_Text provided:_

Re: BUG #16053: Query planner performance regression in sql query with multiple CTE in v12

From: Federico <cfederico87(at)gmail(dot)com>
To: Andrew Gierth <andrew(at)tao11(dot)riddles(dot)org(dot)uk>
Cc: pgsql-bugs(at)lists(dot)postgresql(dot)org
Subject: Re: BUG #16053: Query planner performance regression in sql query with multiple CTE in v12
Date: 2019-10-30 09:59:59
Message-ID: CAN19dyfAuC+86gKFemQmBrAP0GO9g8VSkk66VrBVnVZnuWGv+w@mail.gmail.com
Views: Raw Message | Whole Thread | Download mbox | Resend email
Thread:
Lists: pgsql-bugs

Sorry for the late reply and for not including the query in the first
message.

Is there a way to avoid the mis-estimate other than changing the query?

_Written instruction A:_ Rewrite the mailing-list message starting at "From: Federico <cfederico87(at)gmail(dot)com>" and ending at "changing the query?", changing "reply" to "response".
The mailing-list message and the rows below it come from unrelated sources.

_Supplied material:_

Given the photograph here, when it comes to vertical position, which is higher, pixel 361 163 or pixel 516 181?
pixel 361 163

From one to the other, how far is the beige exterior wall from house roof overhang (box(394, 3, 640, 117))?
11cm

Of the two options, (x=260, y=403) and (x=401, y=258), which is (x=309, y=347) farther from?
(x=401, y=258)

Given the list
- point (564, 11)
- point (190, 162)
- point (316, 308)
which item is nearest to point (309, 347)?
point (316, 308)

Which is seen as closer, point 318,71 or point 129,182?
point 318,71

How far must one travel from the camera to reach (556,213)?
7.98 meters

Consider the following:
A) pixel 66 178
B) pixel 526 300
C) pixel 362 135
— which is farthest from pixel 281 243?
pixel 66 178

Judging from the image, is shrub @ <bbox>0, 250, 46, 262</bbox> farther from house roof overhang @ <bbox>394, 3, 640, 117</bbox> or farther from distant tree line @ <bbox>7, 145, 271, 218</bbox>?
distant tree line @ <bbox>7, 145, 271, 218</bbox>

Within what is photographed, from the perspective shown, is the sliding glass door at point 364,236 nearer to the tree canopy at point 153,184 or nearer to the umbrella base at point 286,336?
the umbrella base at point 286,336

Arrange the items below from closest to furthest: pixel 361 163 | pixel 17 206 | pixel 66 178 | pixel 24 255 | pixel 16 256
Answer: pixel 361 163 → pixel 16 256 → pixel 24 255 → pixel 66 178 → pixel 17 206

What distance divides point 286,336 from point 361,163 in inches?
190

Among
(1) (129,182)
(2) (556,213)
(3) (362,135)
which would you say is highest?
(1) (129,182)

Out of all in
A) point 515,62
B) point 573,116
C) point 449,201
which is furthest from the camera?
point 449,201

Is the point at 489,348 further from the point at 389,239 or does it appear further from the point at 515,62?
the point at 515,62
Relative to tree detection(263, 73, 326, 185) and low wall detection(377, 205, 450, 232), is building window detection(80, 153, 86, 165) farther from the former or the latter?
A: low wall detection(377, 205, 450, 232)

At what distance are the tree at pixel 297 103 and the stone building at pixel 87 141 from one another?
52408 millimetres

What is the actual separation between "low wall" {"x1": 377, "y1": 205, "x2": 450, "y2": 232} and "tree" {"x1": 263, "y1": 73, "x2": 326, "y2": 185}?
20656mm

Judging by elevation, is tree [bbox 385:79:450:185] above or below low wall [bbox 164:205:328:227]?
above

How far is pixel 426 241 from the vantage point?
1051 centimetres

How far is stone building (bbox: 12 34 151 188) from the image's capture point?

_Written instruction B:_ How many lines of the rows contain the string "detection", with case counting? Give only the number.

_Full output A:_
From: Federico <cfederico87(at)gmail(dot)com>
To: Andrew Gierth <andrew(at)tao11(dot)riddles(dot)org(dot)uk>
Cc: pgsql-bugs(at)lists(dot)postgresql(dot)org
Subject: Re: BUG #16053: Query planner performance regression in sql query with multiple CTE in v12
Date: 2019-10-30 09:59:59
Message-ID: CAN19dyfAuC+86gKFemQmBrAP0GO9g8VSkk66VrBVnVZnuWGv+w@mail.gmail.com
Views: Raw Message | Whole Thread | Download mbox | Resend email
Thread:
Lists: pgsql-bugs

Sorry for the late response and for not including the query in the first
message.

Is there a way to avoid the mis-estimate other than changing the query?

_Full output B:_ 2